Abstract
The mechanisms underlying the acquisition of speech-production ability in human infancy are not well understood. We tracked 4–12-mo-old English-learning infants’ and adults’ eye gaze while they watched and listened to a female reciting a monologue either in their native (English) or nonnative (Spanish) language. We found that infants shifted their attention from the eyes to the mouth between 4 and 8 mo of age regardless of language and then began a shift back to the eyes at 12 mo in response to native but not nonnative speech. We posit that the first shift enables infants to gain access to redundant audiovisual speech cues that enable them to learn their native speech forms and that the second shift reflects growing native-language expertise that frees them to shift attention to the eyes to gain access to social cues. On this account, 12-mo-old infants do not shift attention to the eyes when exposed to nonnative speech because increasing native-language expertise and perceptual narrowing make it more difficult to process nonnative speech and require them to continue to access redundant audiovisual cues. Overall, the current findings demonstrate that the development of speech production capacity relies on changes in selective audiovisual attention and that this depends critically on early experience.
Summary
SIGNIFICANCE FOR GEMIINI
Research on eye gaze shows that a focus on the mouth is critical for the beginning stages of speech. This study explores the reasons that may be true. We know that children on the autism spectrum tend to look away from faces and most studies have shown they look away from the mouth as well. GemIIni’s filming approach is intentional on its direct and full screen focus on the mouth.
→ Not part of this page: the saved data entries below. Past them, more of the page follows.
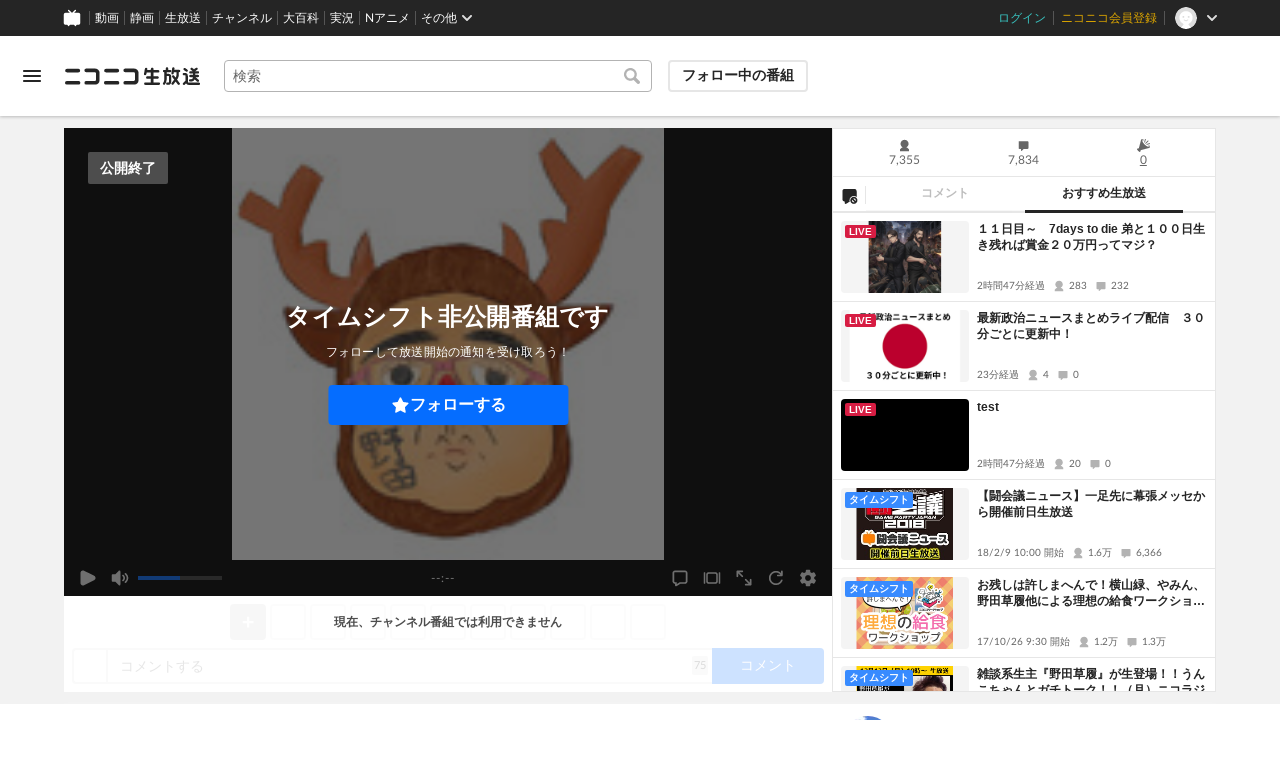

--- FILE ---
content_type: image/svg+xml
request_url: https://nicolive.cdn.nimg.jp/relive/party1-static/nicolive/symbol/gift_icon.ad4b9.svg
body_size: 819
content:
<svg xmlns="http://www.w3.org/2000/svg" viewBox="0 0 24 24"><path d="M19.08 7.005h-.64a3.257 3.257 0 0 0 .77-1.568 2.869 2.869 0 0 0-.718-2.432 3.221 3.221 0 0 0-2.415-1 4.539 4.539 0 0 0-2.118.552 6.138 6.138 0 0 0-1.956 1.949 6.14 6.14 0 0 0-1.957-1.95 4.538 4.538 0 0 0-2.118-.552 3.221 3.221 0 0 0-2.415 1.001 2.869 2.869 0 0 0-.717 2.432 3.257 3.257 0 0 0 .768 1.568H4.93a2.5 2.5 0 0 0-2.5 2.5v2.527a2.495 2.495 0 0 0 1.075 2.05v4.415a2.5 2.5 0 0 0 2.5 2.5h12a2.5 2.5 0 0 0 2.5-2.5v-4.415a2.494 2.494 0 0 0 1.075-2.05V9.505a2.5 2.5 0 0 0-2.5-2.5zm-3.93-2.25a2.017 2.017 0 0 1 .927-.251.772.772 0 0 1 .574.192c.256.279-.002.756-.576 1.066a8.288 8.288 0 0 1-2.195.434 5.184 5.184 0 0 1 1.27-1.44zm-7.796-.058a.772.772 0 0 1 .574-.193 2.017 2.017 0 0 1 .928.251 5.187 5.187 0 0 1 1.27 1.441 8.289 8.289 0 0 1-2.196-.433c-.574-.31-.832-.788-.576-1.066zm3.401 13.8h-4.75v-3.965h4.75zm0-6.465H4.93V9.505h5.825zm7.25 6.465h-4.75v-3.965h4.75zm1.075-6.465h-5.825V9.505h5.825z"/></svg>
It is our belief that this additional and forced, but passive, focus on the mouth –without the stress of a real person saying “look at me!”-- could create the additional visual support that ASD children need when processing information.
LINK TO STUDY
http://www.ncbi.nlm.nih.gov/pmc/articles/PMC3277111/
Quotations
What mechanisms might facilitate the acquisition of speech production capacity during infancy? One possible mechanism might be the deployment of selective attention to an interlocutor's vocal tract during social interactions. Such a mechanism can provide infants with direct access to the tightly coupled and highly redundant patterns of auditory and visual speech information and enable them to profit from the fact that audiovisual speech is perceptually more salient than auditory-only speech.
[O]ur findings indicate that the period between 8 and 12 mo of age is critical because typically developing infants rely on redundant audiovisual speech cues to acquire their speech production abilities during this time.